WAS ZU TUN IST =>
Schreib den Abschnitt aus dem Quellenauszug, beginnend mit "Der Verfasser, Pfarrer" und weiter bis "kein zünftiger Historiker.", noch einmal ab und tausche dabei "Genf" gegen "Lausanne" aus.
:: QUELLENAUSZUG
Der Verfasser, Pfarrer der Eglise evangelique Iutherienne de
France und verantwortlicher Sekretär der Zeitschrift Position«
lutheriennes und der im Verlag Labor et Fides in Genf erscheinenden
Oeuvres de Martin Luther, ist kein zünftiger Historiker.
Seine Darstellung beruht nicht auf eigenen Forschungen. Er hat
den Stoff aus jenen zahlreichen Einzelstudien zusammengetragen,
die er in einer ausführlichen, fast ausschließlich französisch geschriebene
Arbeiten berücksichtigenden Bibliographie aufzählt,
ohne im einzelnen seine geschichtlichen Angaben durch Hinweise
auf seine Quellen zu begründen. Diese Bibliographie ist übrigens
lückenhaft, denn die vorhin genannte Histoire de l'Eglise
Bd. 16 fehlt darin, obwohl sie die von Lovy geschilderten Gegenstände
eingehend behandelt. Gelegentlich erlaubt eine Nachprüfung
die Feststellung, daß der Verfasser seine Quellen zweiter
Hand auch nicht völlig ausgeschöpft hat. So hätte er aus W. G.
::::
:: EINTRÄGE
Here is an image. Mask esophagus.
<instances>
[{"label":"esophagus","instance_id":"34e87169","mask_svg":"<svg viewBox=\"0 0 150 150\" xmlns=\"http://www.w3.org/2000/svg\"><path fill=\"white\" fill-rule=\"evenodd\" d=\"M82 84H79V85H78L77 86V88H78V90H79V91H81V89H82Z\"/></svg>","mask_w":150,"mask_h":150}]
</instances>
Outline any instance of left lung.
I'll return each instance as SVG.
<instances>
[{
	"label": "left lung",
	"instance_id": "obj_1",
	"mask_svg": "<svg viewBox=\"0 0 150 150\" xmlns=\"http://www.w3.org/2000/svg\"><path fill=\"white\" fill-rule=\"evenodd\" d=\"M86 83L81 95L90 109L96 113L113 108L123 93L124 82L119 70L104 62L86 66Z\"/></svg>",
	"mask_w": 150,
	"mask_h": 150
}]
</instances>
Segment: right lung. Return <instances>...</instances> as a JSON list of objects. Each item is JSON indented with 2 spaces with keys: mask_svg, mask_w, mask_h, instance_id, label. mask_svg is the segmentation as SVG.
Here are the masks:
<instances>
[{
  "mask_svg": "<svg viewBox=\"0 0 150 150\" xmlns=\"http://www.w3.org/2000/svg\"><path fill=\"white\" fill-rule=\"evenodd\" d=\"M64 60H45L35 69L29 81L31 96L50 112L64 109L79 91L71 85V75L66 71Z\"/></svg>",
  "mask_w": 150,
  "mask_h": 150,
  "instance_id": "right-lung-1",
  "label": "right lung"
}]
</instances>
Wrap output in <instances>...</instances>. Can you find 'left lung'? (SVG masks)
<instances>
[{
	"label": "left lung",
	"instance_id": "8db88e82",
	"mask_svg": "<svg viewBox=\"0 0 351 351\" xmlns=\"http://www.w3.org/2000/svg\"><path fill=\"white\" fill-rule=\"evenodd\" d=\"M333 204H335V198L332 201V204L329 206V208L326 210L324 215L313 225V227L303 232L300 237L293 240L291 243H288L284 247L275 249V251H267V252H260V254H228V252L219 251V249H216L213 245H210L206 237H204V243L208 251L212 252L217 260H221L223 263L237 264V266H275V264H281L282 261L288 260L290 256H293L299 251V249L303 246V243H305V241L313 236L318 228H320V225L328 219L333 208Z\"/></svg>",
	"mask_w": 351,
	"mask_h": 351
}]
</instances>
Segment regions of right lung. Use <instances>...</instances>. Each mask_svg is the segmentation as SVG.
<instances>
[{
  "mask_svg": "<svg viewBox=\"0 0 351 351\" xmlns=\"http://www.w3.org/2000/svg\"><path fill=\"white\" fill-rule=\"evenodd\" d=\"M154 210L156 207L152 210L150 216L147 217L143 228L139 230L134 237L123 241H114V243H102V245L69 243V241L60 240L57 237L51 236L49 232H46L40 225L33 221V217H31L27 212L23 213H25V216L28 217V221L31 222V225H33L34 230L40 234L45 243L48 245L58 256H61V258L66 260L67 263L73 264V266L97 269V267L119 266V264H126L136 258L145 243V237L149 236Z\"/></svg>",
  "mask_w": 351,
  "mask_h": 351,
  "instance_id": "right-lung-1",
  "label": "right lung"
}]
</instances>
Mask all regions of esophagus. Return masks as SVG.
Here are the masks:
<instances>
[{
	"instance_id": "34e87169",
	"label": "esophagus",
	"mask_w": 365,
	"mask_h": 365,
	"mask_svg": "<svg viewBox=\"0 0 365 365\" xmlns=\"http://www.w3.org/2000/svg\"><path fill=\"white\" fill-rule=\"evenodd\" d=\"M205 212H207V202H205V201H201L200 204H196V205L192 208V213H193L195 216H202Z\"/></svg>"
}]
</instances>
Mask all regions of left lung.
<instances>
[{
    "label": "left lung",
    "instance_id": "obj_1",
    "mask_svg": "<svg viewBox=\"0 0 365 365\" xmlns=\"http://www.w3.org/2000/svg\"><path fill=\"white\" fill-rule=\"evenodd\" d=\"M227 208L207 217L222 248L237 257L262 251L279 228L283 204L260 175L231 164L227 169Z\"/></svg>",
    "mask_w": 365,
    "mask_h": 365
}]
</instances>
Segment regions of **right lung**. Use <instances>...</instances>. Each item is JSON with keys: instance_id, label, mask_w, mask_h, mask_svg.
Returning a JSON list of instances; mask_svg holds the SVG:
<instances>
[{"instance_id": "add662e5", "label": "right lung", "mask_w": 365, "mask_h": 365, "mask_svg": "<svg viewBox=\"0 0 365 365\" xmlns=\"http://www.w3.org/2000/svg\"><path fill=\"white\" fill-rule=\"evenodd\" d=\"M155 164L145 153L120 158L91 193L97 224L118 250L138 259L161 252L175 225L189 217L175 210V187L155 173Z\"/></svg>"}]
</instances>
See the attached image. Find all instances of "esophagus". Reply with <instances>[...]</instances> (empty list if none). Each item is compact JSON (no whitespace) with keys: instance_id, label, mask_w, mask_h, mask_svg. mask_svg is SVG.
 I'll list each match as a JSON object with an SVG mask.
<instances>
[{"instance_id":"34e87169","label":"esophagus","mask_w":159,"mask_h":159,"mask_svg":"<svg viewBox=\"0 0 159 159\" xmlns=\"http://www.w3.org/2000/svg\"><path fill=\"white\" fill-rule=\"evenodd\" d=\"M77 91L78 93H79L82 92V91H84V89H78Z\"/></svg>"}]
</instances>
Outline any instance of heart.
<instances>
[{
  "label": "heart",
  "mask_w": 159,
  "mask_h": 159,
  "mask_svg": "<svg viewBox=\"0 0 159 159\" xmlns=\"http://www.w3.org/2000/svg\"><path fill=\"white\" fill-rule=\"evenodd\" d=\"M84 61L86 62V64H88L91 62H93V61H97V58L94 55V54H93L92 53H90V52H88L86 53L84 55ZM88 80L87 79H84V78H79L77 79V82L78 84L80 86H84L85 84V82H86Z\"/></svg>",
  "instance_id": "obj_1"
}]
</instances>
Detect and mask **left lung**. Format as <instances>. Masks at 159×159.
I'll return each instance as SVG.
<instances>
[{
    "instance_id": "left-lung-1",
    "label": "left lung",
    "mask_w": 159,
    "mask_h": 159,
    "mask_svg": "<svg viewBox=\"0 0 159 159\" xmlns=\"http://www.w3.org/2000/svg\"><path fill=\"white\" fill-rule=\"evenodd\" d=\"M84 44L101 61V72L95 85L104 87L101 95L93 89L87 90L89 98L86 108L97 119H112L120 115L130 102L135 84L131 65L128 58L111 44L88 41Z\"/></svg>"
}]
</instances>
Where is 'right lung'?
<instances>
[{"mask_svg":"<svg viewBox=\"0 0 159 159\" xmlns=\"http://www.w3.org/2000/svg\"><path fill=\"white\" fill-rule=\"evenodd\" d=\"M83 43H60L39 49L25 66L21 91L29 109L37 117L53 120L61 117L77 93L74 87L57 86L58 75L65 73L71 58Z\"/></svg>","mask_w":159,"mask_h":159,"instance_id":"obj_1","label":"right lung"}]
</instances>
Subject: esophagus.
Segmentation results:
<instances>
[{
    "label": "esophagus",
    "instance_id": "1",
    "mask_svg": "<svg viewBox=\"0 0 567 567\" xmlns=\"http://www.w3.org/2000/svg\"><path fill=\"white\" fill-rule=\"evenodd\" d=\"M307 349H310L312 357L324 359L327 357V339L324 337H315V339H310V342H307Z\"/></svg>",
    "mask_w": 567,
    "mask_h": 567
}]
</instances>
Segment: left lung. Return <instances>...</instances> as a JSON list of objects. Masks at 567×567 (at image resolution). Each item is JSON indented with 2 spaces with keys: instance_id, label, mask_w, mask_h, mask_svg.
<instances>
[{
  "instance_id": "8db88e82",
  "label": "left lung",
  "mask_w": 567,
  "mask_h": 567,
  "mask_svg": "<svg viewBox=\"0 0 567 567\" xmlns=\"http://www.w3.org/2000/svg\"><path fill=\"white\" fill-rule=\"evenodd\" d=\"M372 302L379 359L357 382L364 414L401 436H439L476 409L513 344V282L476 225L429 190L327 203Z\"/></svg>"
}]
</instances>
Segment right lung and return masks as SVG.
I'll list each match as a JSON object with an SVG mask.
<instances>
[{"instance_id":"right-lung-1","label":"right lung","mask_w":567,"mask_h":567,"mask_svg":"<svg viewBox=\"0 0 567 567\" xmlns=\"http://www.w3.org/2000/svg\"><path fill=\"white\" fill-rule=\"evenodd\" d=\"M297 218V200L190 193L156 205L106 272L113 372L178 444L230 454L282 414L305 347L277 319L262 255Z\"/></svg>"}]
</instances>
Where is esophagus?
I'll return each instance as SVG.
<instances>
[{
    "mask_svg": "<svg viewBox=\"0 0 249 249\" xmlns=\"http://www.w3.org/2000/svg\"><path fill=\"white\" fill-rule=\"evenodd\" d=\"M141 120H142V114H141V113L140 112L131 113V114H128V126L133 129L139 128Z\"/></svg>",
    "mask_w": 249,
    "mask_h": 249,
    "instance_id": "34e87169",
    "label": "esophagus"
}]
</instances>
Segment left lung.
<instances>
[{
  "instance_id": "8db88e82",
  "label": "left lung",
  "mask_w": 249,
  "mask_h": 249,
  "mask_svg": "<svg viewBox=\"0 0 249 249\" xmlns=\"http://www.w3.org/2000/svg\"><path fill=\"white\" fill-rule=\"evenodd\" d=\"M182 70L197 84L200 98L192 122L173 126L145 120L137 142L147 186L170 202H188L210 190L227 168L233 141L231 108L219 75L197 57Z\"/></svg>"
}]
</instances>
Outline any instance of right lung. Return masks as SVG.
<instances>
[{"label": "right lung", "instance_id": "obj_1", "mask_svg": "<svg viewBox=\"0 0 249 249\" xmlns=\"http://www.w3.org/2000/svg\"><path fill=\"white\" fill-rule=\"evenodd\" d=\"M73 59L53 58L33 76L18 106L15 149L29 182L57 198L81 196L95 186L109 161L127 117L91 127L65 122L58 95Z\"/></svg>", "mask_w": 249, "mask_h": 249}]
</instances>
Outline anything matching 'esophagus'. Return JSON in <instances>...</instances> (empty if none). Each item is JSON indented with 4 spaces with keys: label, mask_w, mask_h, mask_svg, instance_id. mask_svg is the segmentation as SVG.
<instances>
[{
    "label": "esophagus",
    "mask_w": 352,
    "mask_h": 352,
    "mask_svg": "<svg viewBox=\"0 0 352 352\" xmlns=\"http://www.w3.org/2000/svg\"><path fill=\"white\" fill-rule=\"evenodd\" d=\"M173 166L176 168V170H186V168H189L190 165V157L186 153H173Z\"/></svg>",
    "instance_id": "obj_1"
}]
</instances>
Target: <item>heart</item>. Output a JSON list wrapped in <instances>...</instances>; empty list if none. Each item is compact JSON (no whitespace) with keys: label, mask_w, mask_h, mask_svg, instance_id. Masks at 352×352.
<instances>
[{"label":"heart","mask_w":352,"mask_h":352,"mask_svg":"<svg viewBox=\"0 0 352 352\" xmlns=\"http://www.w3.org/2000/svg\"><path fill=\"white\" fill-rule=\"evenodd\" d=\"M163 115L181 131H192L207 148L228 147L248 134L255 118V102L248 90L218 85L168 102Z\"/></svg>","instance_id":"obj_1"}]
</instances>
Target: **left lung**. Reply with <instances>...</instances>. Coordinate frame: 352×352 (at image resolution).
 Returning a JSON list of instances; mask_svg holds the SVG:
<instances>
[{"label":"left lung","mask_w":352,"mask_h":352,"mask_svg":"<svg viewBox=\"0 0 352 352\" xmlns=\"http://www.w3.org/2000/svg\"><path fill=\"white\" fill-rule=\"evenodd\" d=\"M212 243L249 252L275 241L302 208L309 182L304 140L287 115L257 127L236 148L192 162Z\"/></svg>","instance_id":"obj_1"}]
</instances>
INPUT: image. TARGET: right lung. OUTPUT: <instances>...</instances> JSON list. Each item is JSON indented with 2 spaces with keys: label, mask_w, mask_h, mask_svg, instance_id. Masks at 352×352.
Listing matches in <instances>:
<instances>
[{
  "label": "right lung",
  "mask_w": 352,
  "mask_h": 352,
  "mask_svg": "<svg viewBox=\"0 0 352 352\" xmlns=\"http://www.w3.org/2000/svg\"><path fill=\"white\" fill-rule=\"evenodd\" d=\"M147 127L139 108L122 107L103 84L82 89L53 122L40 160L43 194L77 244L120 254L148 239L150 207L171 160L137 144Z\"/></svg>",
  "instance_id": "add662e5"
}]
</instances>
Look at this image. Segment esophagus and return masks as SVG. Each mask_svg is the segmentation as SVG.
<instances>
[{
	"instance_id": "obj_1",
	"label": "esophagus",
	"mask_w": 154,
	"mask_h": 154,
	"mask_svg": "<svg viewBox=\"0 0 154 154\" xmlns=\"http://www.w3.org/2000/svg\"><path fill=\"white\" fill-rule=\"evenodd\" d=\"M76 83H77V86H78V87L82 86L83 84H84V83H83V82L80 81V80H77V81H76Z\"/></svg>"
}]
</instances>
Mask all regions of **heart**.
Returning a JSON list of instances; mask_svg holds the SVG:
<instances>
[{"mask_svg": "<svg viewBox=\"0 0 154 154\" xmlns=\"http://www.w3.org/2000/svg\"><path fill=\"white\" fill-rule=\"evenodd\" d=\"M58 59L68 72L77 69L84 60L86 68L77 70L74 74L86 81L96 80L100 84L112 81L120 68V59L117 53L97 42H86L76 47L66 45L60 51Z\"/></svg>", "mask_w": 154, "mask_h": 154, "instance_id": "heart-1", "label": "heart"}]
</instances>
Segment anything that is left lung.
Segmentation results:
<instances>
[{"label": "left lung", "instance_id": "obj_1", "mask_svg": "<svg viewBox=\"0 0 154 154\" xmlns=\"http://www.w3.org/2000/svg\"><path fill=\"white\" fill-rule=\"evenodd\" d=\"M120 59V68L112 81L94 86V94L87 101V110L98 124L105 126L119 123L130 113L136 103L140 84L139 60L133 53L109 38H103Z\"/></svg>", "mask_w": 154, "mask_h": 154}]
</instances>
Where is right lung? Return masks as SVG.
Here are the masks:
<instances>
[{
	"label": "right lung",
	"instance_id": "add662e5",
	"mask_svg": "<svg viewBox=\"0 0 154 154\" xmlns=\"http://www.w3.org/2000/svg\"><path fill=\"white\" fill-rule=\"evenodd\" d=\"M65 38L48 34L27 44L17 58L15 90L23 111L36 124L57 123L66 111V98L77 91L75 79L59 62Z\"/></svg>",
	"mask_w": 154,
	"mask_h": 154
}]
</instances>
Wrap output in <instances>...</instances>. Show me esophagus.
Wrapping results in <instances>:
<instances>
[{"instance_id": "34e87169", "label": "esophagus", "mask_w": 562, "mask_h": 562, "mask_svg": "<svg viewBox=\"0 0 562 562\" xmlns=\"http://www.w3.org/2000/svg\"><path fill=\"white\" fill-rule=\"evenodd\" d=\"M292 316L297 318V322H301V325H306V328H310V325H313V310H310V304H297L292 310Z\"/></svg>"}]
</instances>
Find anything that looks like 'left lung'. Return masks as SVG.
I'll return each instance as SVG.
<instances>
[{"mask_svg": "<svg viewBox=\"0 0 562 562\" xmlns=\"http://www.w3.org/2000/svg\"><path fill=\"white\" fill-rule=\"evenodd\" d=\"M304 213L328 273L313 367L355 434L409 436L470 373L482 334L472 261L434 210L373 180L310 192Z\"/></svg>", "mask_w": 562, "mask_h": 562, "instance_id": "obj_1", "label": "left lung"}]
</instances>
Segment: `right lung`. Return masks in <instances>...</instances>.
::::
LÖSUNG DER ÜBUNG =>
Der Verfasser, Pfarrer der Eglise evangelique Iutherienne de
France und verantwortlicher Sekretär der Zeitschrift Position«
lutheriennes und der im Verlag Labor et Fides in Lausanne erscheinenden
Oeuvres de Martin Luther, ist kein zünftiger Historiker.